おはようございます。旅人宿 会津野 宿主の長谷川洋一です。
「過剰包摂」。先日はじめてこんな言葉を聴きました。
私が、システムエンジニアをしていたときのこと。システム設計にそぐわない行動(入力)をユーザをとるとシステムは対応できず、フリーズしたり暴走したりと、おかしなことになるのをよく経験しました。それを防止するためには、入力可能なものをあらかじめ定め、それ以外のものを排除する設計を加えるのが常道でした。
これは、社会にたとえると、「排除型社会」と言えるでしょう。ちょっと前のITでは、さまざまなところに、こういう「排除」が存在します。
しかし、1億総スマホ化も近くなってくると、排除されてしまう人々も、ITが生活に密着してきます。すると、システム側も排除を緩め、多様なデータ入力を許すようなシステム設計に変わってきました。いまのシステムは、すべてのユーザを包摂するシステム設計は、過剰なほどに対応力を増してきています。
この現象は、排除されていたと思う人がいなくなるという、一見、良いことが起きているように見えます。
ただ、これはシステムでの話で、実際の人間社会では、大きな格差が存在することからわかるように、まだまだ排除型社会は根強く存在します。
排除される層は、排除されないITを身近に使うことで包摂されているように感じ、実際の排除を感じないことが起きる。
こんな状況を、過剰包摂と言います。
さて、どんどん開発が進む「人工知能」。人工知能は、システム開発の延長線上にあると考えられるので、多様なデータに対応できる思想を持ちます。
人々は、これから人工知能に接する機会がどんどん増えていくことが予想されます。リアルなヒトには相手にされず排除される場合でも、人工知能は相手をします。あまりにもおかしな要求をすると、人工知能がフリーズすることもあるかもしれませんが、それでも排除をするようなことはないでしょう。
でも、どうなんでしょう。生身なヒトが、リアルな人には相手にされず排除され、人工知能に包摂されていく。

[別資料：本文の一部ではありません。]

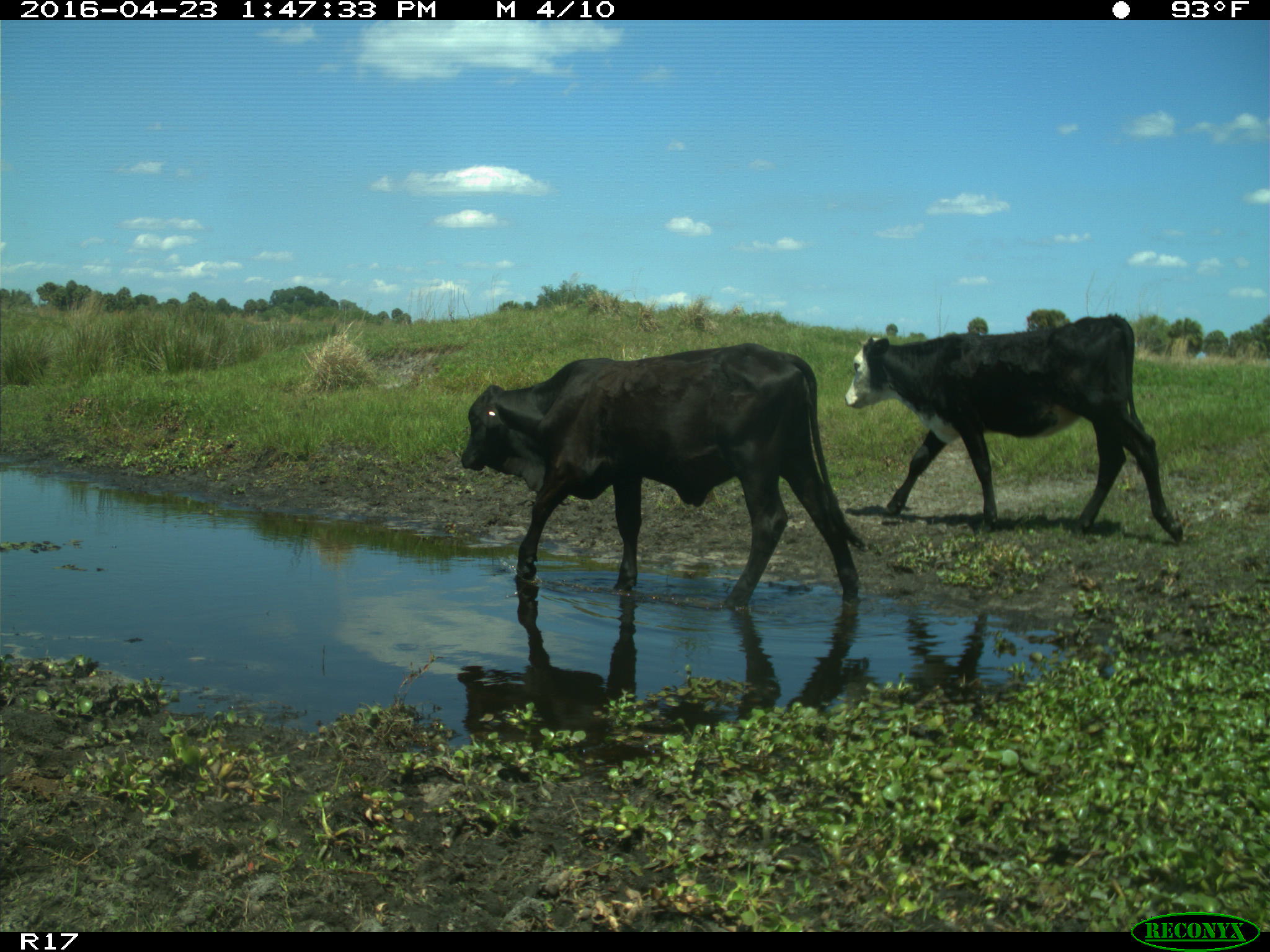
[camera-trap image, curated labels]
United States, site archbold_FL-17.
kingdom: Animalia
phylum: Chordata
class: Mammalia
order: Artiodactyla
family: Bovidae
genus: Bos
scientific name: Bos taurus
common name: domestic cow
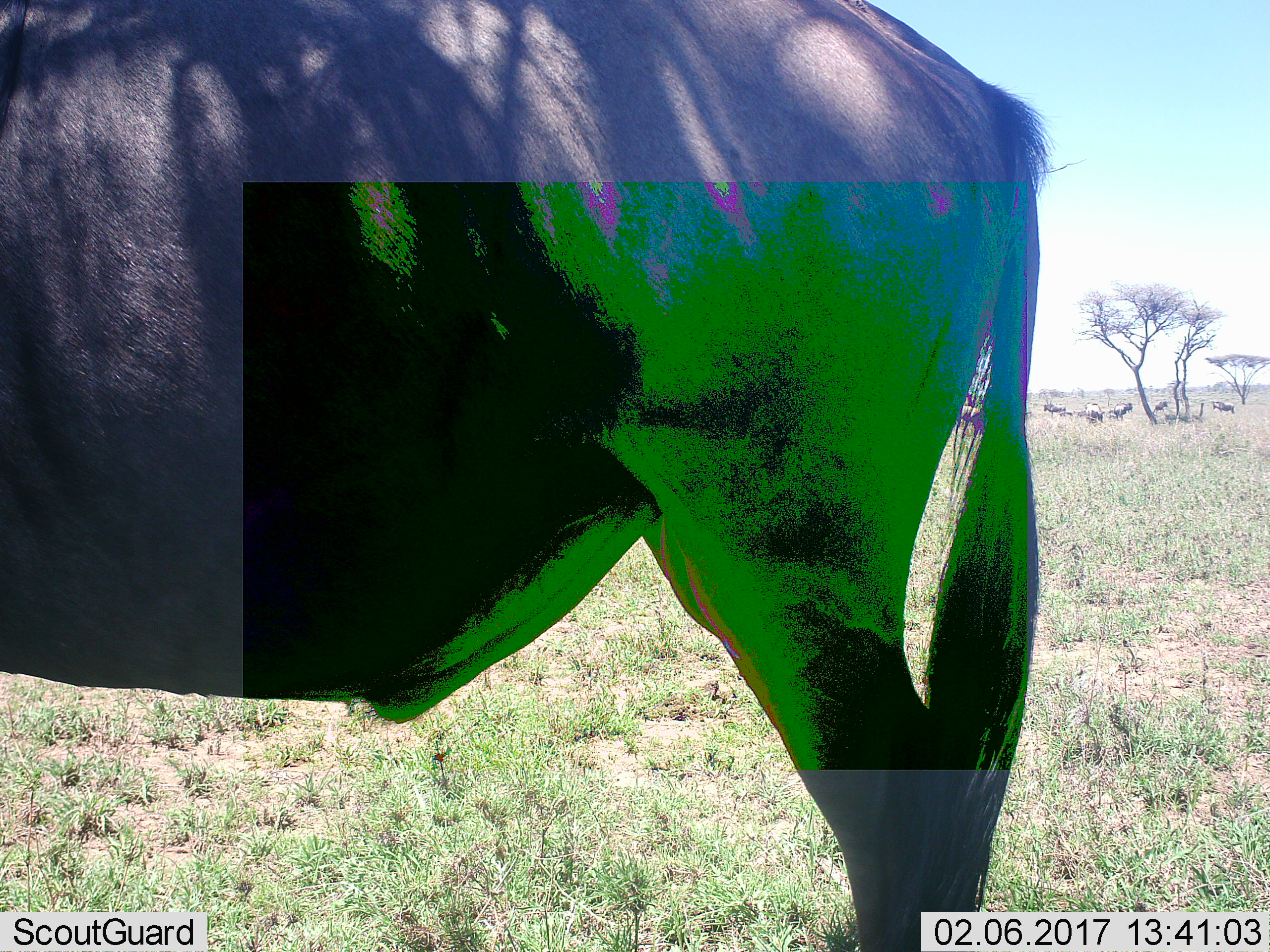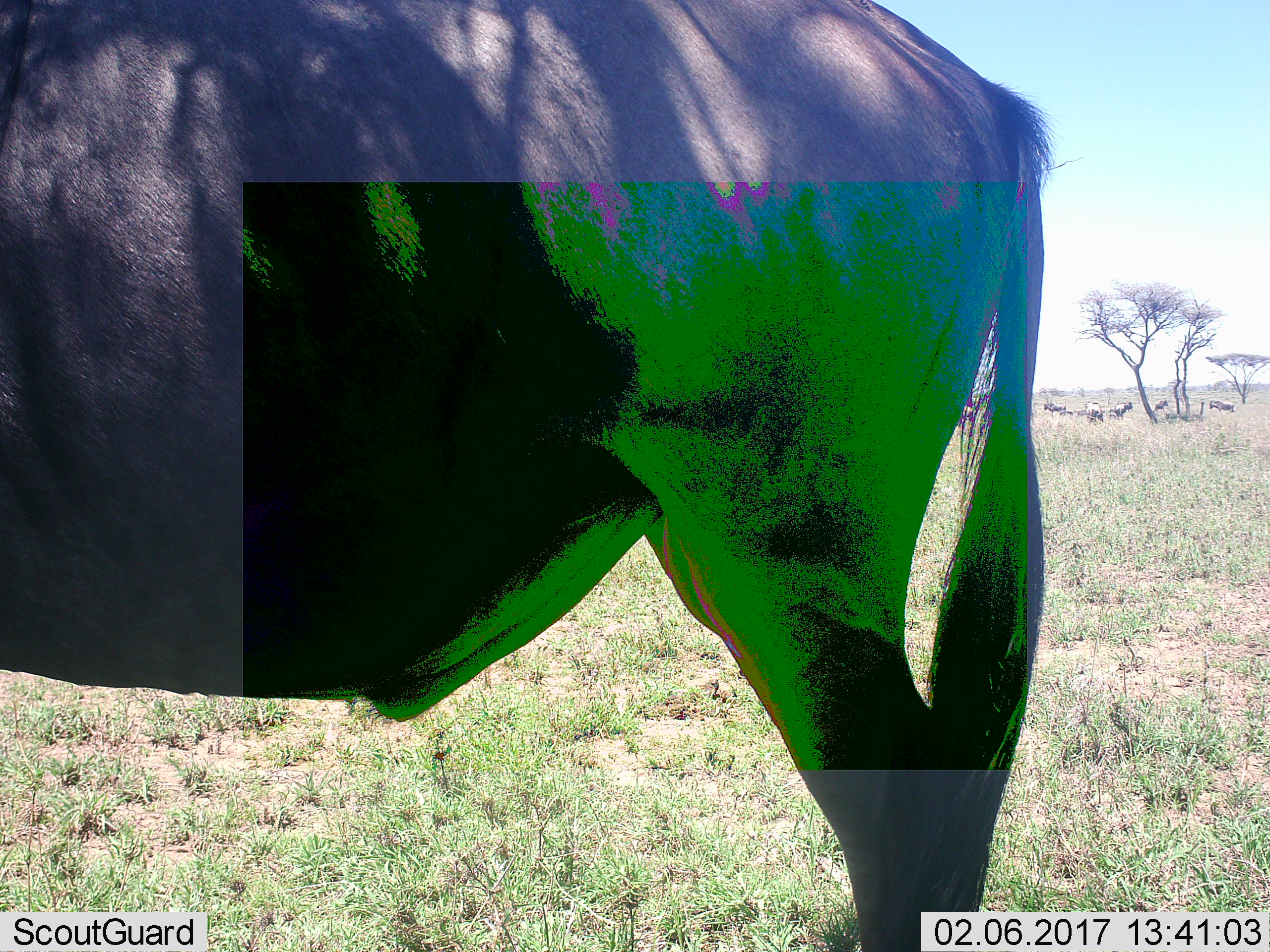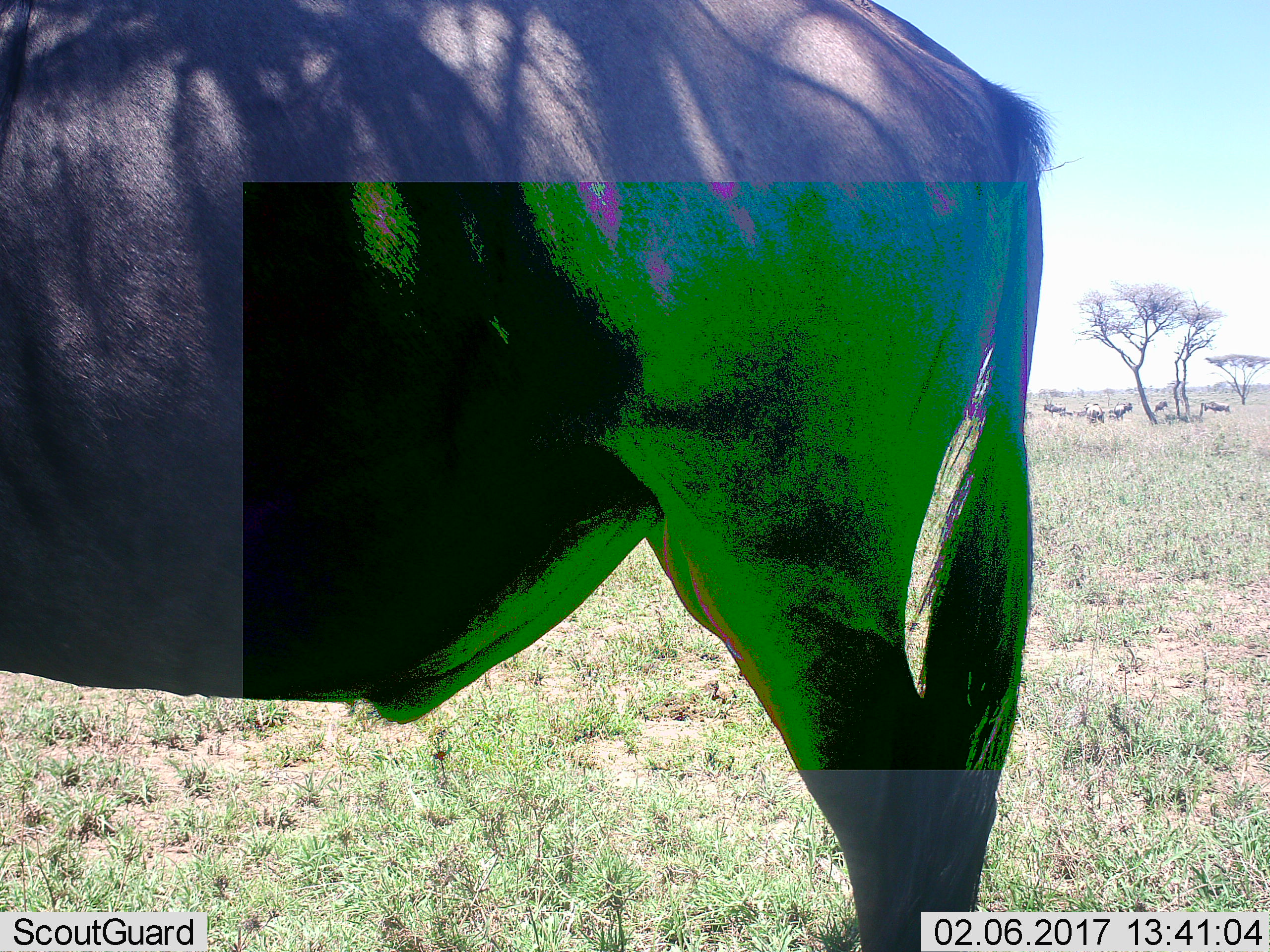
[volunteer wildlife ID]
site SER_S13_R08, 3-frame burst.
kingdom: Animalia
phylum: Chordata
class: Mammalia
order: Artiodactyla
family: Bovidae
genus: Connochaetes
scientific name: Connochaetes taurinus taurinus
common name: blue wildebeest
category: wildebeestblue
Wildebeestblue (blue wildebeest) (Connochaetes taurinus taurinus), count 10. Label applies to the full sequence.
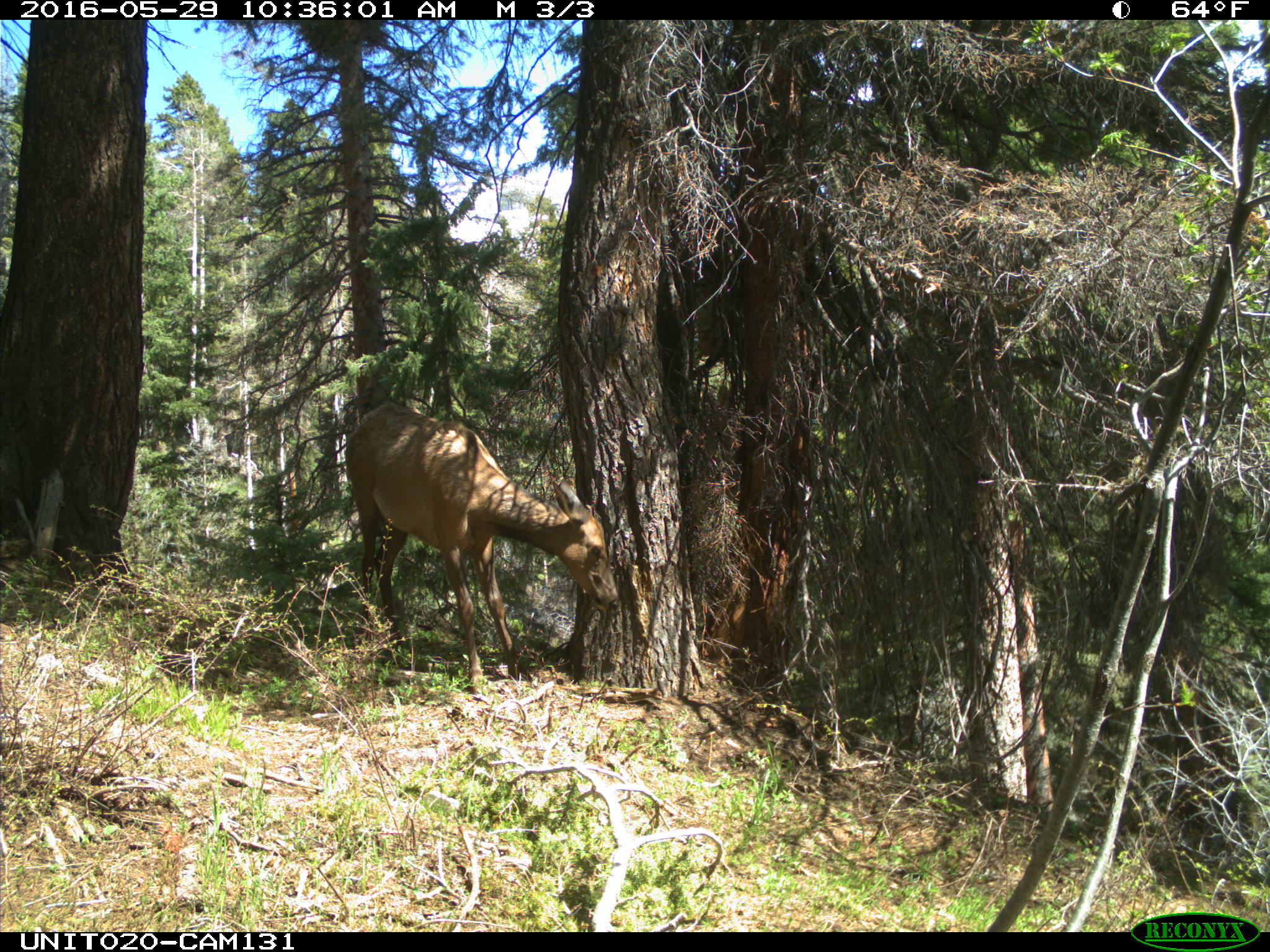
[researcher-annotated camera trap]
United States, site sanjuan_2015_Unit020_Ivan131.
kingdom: Animalia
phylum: Chordata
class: Mammalia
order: Artiodactyla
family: Cervidae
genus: Cervus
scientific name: Cervus elaphus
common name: red deer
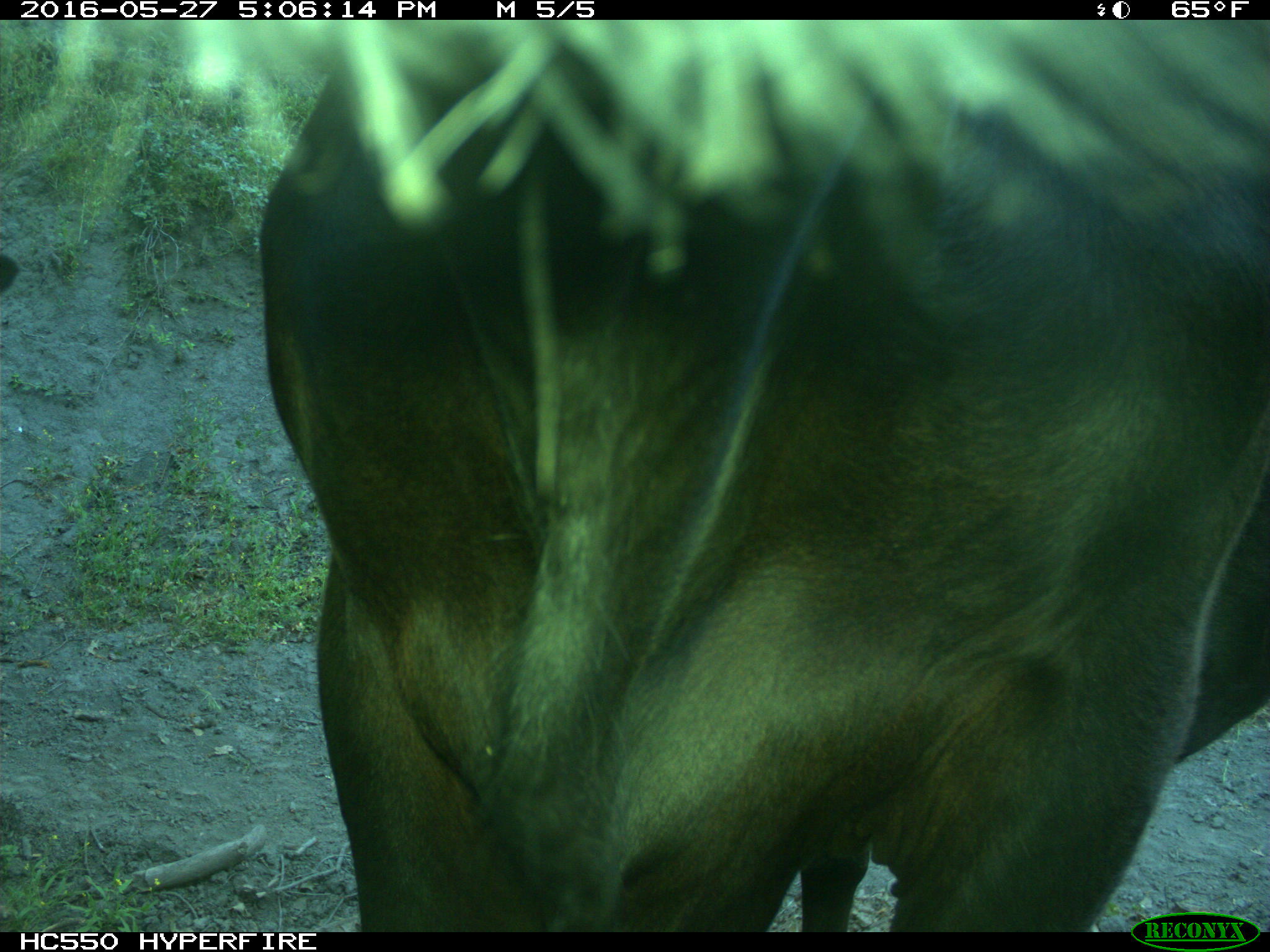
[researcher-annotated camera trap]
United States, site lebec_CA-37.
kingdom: Animalia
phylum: Chordata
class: Mammalia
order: Artiodactyla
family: Bovidae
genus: Bos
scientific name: Bos taurus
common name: domestic cow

これって、ものすごくさびしいことのような気がします。
「食」の生産や流通のことを考えると、たとえば肉では、牛や豚を育てる農家は経済上の理由からどんどん集約化され、外部からは見えにくい変化がずっと続いています。これは、まず生産地である農村で、こういう「見えない化」が進んでいます。そして、家畜を屠畜して、肉製品にするという行程も、大消費地である都市の郊外へと屠畜場を移し、都市内では「見えない化」していく動きが続く。
狩猟採集型社会から、家畜を育てることを含む農村定住社会へ、そして、都市型社会へと移ってくる際には、ヒトと言う生き物が中心にいて、ヒトを排除される対象とはしなかったけれど、いま進んでいる第四次産業革命では、ヒトの排除が「見えない」うちに進んでいく。
排除されないヒトとなるには、どうしたら良いのだろうか?
いつ何時でも「気づかないうちに排除される」という感覚を持ち、リアルな人とのコミュニケーションを、リアルな場で取り続けるしかないのであろうか。
「過剰包摂」という思想。知っているのと知らないでは、生き方に大きな差が出てしまう気がしてきました。
今日も素敵な一日を過ごしましょう。